====== Given records

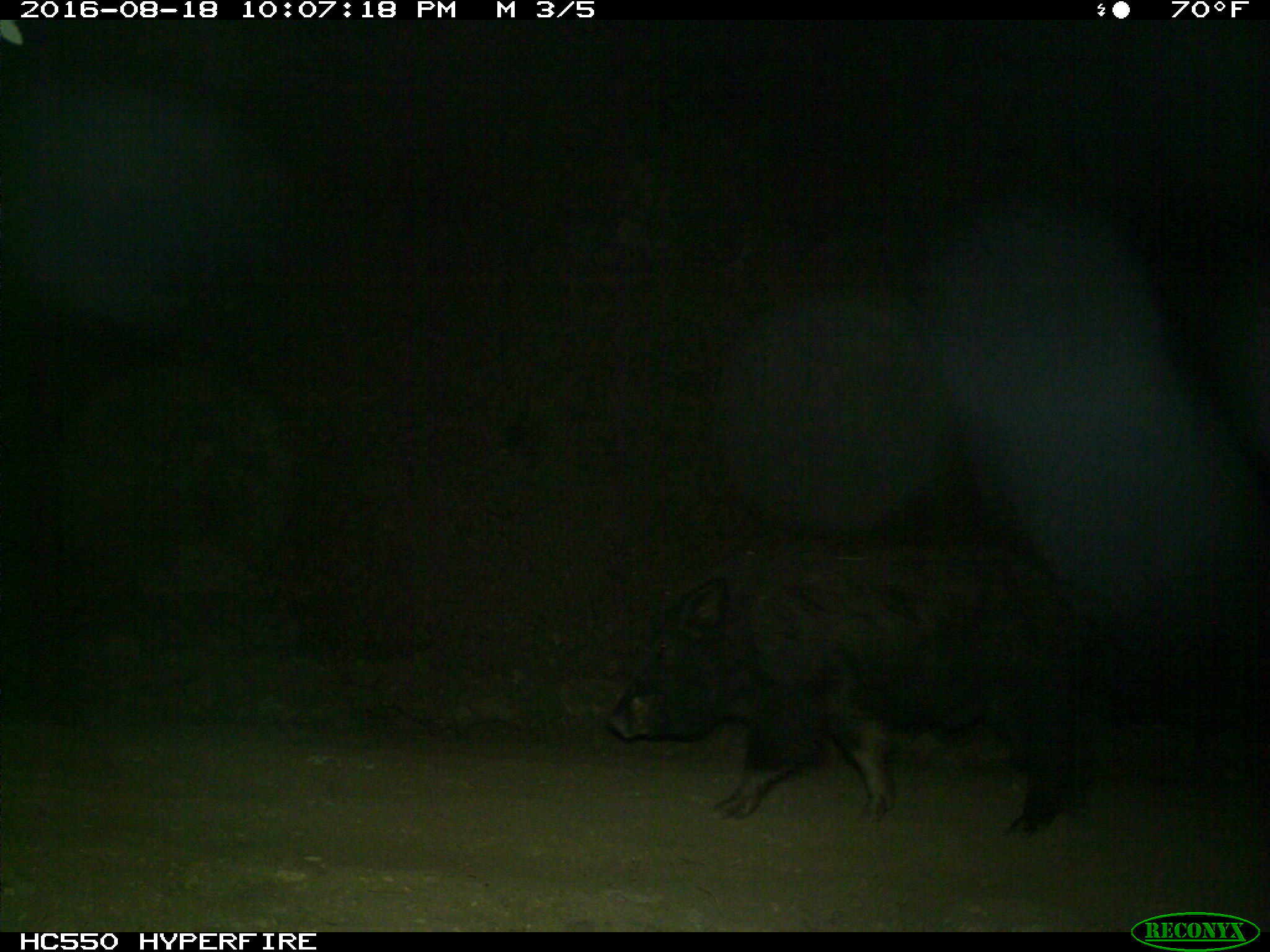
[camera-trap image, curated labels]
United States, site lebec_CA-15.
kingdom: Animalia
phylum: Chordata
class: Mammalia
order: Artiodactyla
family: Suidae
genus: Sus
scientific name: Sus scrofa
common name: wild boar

============

■ **Directions**:
Restate the material above word for word, so that nothing changes except that the pictures are gone.

■ **Expected answer**:
[camera-trap image, curated labels]
United States, site lebec_CA-15.
kingdom: Animalia
phylum: Chordata
class: Mammalia
order: Artiodactyla
family: Suidae
genus: Sus
scientific name: Sus scrofa
common name: wild boar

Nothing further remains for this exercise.